> Aim of the task
With the pictures left out, every record must be reproduced exactly.

(Stored data entries)
####################

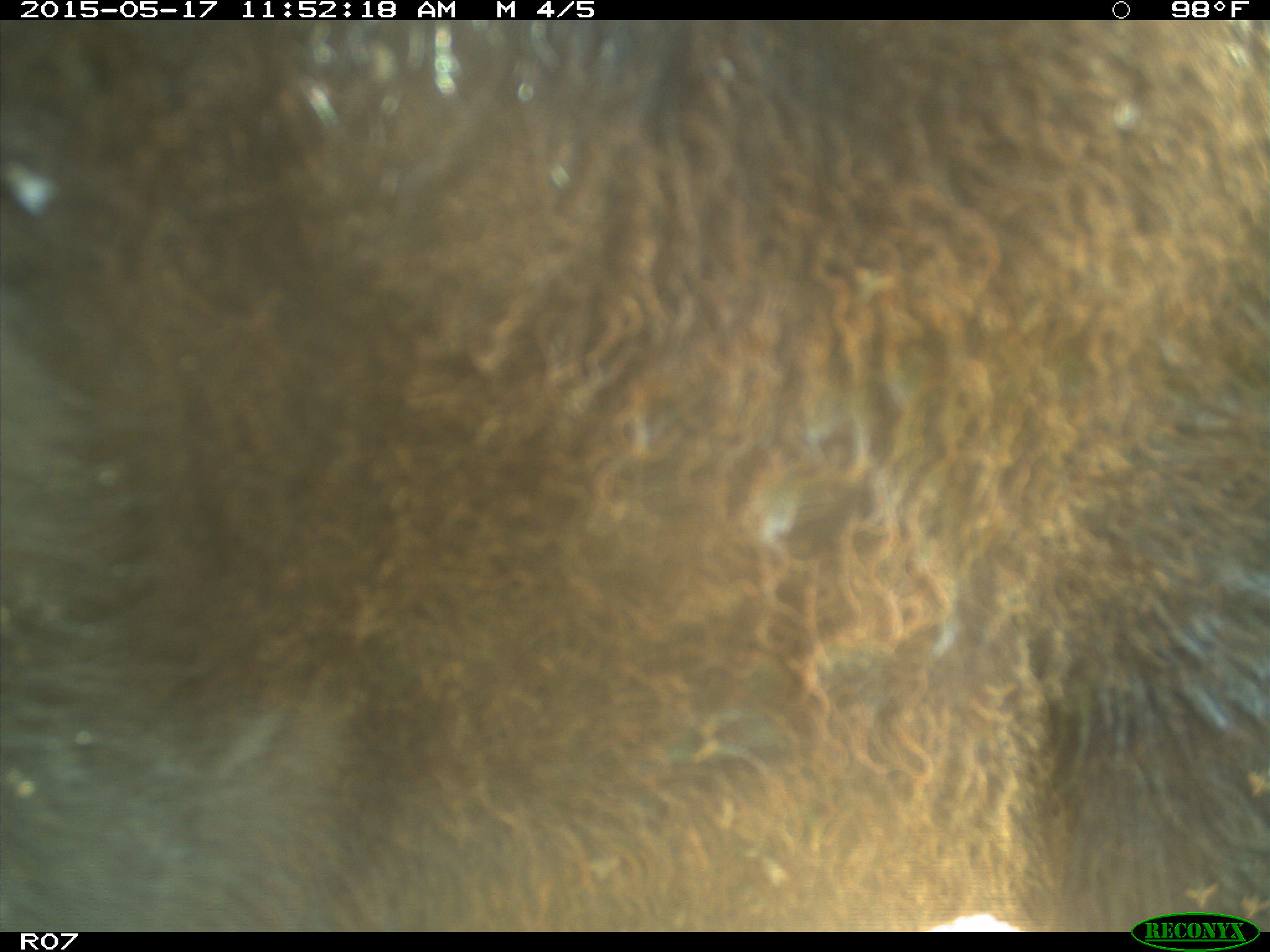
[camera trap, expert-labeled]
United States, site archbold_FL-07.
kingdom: Animalia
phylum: Chordata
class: Mammalia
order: Artiodactyla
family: Bovidae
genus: Bos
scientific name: Bos taurus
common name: domestic cow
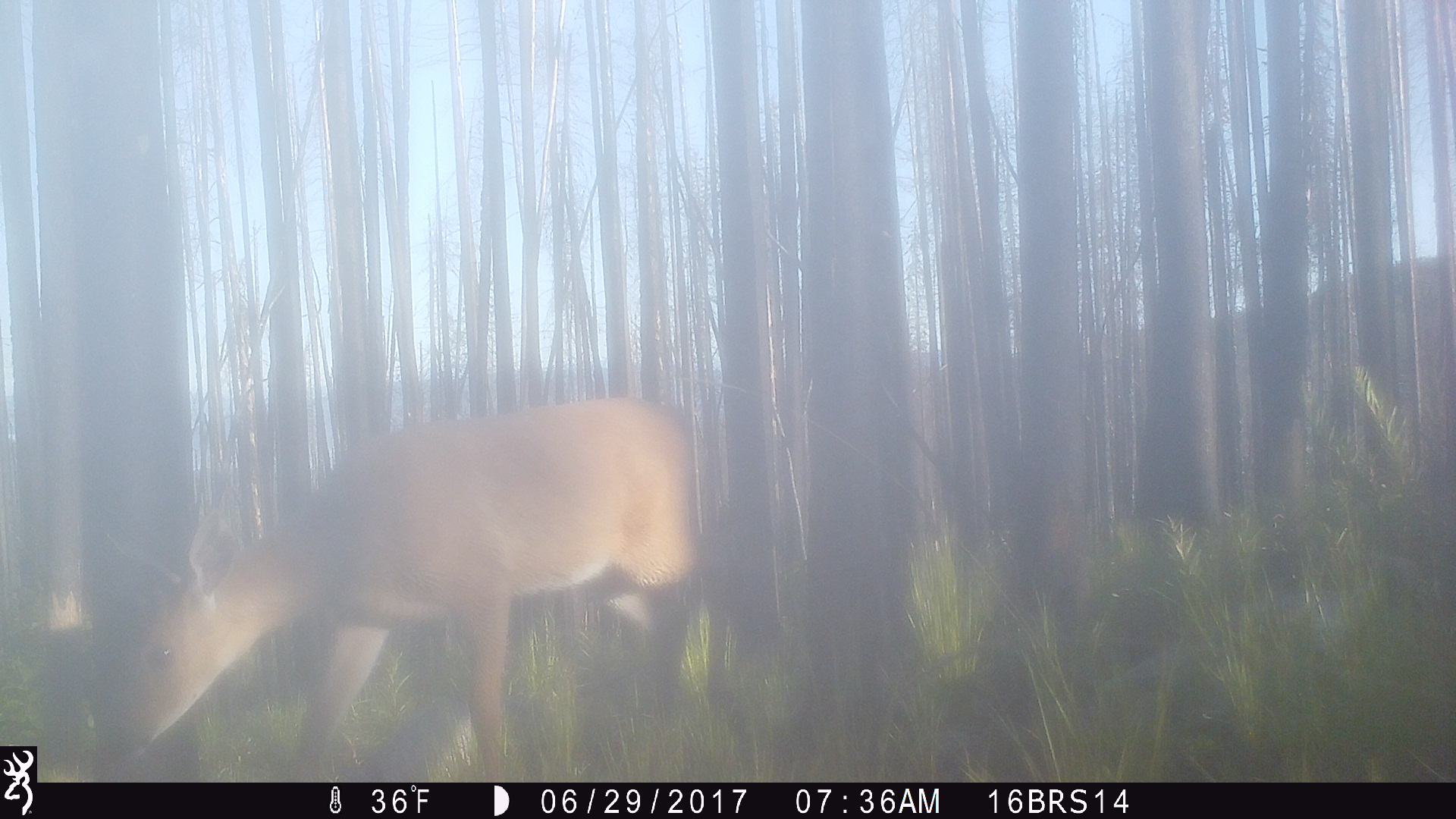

####################

> Result of the task
[camera trap, expert-labeled]
United States, site archbold_FL-07.
kingdom: Animalia
phylum: Chordata
class: Mammalia
order: Artiodactyla
family: Bovidae
genus: Bos
scientific name: Bos taurus
common name: domestic cow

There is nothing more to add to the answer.